Chhattisgarh CMO announces Sushasan Tihar samadhan shivirs across state
Synopsis
Key Takeaways
The Chief Minister's Office of Chhattisgarh on Wednesday, 3 June 2026, announced that samadhan shivirs (grievance redressal camps) will be held at various locations across the state on Thursday, 4 June 2026, under the ongoing Sushasan Tihar 2026 outreach. The announcement, made through the official handle of the state's top executive office, signals the next phase of a flagship governance festival that takes administration directly to citizens' doorsteps.
In the post, the CMO stated in Hindi, 'Sushasan Tihar ke tahat kal pradesh ke vibhinn sthanon par samadhan shivirot ka aayojan hoga' ('Under Sushasan Tihar, samadhan shivirs will be organised tomorrow at various locations in the state'). The message was accompanied by a creative carrying the campaign hashtag #SushasanTihar2026.
Context
Sushasan Tihar, literally the 'good governance festival', is a recurring Chhattisgarh state initiative designed to compress grievance redressal, scheme enrolment and public-service delivery into a concentrated calendar of camps across districts. The format relies on samadhan shivirs where line departments set up counters to receive applications and dispose of them on the spot wherever feasible.
The 2026 edition continues this template, with the CMO using its social-media reach to publicise the daily camp schedule. By flagging that camps will run at 'various locations' the next day, the office is effectively asking residents to check district-level notifications and walk in with their documents.
Policy backdrop
Chhattisgarh, carved out as a separate state in 2000, has periodically rolled out governance outreach programmes aimed at narrowing the distance between the secretariat in Raipur and citizens in remote blocks. Such camps typically handle land-record corrections, ration-card updates, pension applications, caste and income certificates, and grievances against local administration.

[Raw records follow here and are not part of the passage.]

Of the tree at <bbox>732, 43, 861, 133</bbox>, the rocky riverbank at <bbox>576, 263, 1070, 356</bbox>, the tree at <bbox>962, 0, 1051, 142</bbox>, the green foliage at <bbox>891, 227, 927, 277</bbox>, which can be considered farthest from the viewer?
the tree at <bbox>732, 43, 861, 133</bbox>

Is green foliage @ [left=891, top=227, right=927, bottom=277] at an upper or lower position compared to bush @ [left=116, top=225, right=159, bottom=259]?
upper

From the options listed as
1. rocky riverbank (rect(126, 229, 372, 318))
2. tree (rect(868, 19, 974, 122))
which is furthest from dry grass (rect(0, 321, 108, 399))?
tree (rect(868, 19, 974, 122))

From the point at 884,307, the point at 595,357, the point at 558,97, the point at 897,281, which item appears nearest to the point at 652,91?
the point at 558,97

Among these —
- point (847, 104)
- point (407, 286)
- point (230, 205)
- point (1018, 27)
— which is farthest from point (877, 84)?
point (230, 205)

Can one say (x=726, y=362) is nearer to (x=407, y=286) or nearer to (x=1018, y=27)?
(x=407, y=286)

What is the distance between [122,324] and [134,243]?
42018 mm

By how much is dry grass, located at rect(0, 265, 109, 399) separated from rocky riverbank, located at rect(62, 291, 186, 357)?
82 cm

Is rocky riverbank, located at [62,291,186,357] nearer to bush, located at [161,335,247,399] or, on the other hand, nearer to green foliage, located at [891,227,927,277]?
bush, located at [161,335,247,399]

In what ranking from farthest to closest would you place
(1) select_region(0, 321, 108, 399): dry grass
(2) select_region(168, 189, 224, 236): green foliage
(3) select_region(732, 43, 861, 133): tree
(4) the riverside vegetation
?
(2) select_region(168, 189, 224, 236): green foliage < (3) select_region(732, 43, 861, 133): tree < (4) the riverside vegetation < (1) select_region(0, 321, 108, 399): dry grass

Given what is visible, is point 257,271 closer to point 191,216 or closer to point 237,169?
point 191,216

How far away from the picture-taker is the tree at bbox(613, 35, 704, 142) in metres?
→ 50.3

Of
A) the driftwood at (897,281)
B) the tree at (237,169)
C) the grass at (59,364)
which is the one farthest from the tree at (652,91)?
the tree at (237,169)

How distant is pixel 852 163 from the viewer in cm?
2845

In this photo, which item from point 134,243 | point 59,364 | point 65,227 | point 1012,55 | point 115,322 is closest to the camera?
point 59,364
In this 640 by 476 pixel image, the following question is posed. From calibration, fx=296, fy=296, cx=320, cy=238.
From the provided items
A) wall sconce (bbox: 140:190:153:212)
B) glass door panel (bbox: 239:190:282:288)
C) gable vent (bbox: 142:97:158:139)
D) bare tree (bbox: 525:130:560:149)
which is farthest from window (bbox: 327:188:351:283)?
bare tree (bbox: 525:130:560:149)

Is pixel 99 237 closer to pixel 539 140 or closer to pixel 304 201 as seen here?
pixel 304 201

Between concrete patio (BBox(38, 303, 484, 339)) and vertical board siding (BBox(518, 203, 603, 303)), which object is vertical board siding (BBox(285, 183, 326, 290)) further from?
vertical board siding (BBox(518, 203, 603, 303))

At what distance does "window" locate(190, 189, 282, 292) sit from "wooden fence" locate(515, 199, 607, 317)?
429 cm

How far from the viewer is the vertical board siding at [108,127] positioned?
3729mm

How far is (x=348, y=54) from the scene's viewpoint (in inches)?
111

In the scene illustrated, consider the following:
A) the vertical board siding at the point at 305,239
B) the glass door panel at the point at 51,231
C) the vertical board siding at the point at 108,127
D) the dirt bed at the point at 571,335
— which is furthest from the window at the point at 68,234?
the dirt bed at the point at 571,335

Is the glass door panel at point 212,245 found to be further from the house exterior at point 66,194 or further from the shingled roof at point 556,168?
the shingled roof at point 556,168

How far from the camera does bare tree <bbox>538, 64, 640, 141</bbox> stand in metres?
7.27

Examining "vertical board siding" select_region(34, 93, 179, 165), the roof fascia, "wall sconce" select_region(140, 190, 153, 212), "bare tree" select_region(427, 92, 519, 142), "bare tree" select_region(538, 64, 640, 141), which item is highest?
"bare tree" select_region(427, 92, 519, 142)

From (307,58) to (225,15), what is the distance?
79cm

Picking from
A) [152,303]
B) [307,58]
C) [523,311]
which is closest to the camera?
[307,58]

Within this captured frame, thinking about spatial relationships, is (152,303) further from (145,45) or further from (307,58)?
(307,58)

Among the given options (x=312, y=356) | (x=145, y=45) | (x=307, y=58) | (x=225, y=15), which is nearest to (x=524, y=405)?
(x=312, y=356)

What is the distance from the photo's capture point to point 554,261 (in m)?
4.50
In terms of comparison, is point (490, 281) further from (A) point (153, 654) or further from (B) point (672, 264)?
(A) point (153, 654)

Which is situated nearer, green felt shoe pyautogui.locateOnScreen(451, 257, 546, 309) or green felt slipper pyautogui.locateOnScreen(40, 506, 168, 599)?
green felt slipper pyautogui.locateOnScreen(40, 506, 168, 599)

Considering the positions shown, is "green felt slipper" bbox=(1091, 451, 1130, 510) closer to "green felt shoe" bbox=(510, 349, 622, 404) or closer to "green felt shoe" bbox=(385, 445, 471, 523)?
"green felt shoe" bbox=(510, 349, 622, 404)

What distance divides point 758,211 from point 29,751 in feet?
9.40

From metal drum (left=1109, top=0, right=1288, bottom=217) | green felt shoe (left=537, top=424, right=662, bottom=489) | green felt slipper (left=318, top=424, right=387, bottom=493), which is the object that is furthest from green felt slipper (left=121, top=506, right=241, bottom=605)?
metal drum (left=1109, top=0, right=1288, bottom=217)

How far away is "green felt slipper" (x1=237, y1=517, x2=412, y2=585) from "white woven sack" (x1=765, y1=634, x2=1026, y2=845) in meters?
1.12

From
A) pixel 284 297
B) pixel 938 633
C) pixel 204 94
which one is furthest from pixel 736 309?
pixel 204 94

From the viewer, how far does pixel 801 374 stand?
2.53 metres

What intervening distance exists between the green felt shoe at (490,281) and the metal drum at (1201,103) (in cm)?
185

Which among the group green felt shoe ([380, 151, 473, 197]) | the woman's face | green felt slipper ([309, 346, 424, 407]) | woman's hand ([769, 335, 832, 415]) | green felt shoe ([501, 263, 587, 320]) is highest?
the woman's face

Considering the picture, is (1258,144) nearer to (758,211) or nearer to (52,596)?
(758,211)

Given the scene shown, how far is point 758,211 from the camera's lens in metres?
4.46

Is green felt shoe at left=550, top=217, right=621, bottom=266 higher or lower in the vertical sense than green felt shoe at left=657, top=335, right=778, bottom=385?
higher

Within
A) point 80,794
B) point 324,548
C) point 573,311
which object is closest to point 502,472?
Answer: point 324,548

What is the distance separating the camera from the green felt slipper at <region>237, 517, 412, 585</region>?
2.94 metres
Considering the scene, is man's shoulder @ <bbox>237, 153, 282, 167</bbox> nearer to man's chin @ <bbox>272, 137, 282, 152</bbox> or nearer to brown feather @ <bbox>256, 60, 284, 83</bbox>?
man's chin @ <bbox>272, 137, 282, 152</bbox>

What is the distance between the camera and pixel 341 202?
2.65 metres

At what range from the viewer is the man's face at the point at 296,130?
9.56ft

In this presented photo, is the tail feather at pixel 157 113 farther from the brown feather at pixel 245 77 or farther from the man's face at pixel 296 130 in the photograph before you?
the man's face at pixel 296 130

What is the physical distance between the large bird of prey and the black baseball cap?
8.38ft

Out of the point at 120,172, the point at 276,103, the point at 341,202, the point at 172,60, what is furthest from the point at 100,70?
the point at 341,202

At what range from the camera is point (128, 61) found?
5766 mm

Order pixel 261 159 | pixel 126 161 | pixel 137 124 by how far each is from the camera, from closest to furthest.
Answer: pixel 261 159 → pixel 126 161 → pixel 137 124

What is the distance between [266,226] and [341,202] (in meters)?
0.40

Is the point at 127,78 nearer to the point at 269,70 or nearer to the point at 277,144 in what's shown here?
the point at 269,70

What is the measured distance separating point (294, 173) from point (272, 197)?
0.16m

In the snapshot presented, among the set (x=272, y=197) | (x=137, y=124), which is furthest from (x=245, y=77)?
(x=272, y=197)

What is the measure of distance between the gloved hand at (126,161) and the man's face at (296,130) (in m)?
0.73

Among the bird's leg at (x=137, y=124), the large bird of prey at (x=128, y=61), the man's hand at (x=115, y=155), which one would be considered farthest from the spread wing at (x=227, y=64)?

The samadhan shivir model is not unique to Chhattisgarh — several Indian states run analogous grievance camps — but the 'tihar' or festival branding distinguishes the state's approach by setting a fixed window of intensive activity rather than a year-round, low-tempo schedule. It also pairs physical camps with digital portals where applications can be tracked.
Stakeholders and impact
The primary beneficiaries are rural residents and citizens in tribal-majority districts, where access to block and tehsil offices can involve long travel. For these groups, a camp in or near the gram panchayat headquarters can collapse multiple trips into a single visit.
Line departments — revenue, panchayat and rural development, women and child development, food and civil supplies, social welfare, and health — are typically deployed together so that overlapping cases can be cleared in one sitting. District collectors and sub-divisional magistrates usually oversee the camps, while frontline staff such as patwaris and anganwadi workers handle case intake.
For the state government, the camps double as a feedback mechanism: aggregated grievance data can flag which schemes are under-delivering and which offices are accumulating backlogs.
What's next
The CMO's announcement points to 4 June 2026 as the next active day of camps, with locations to be notified at the district level. Attention will turn to the volume of applications received, the share disposed of on the spot, and any directives the Chief Minister's Office issues after reviewing the day's reports.
As Sushasan Tihar 2026 progresses, the broader test will be whether the festival format translates into durable improvements in service delivery — or whether grievances reappear once the camps wind down. The campaign's running tally of disposed cases, expected to be released by the state administration, will be the most-watched metric in the coming weeks.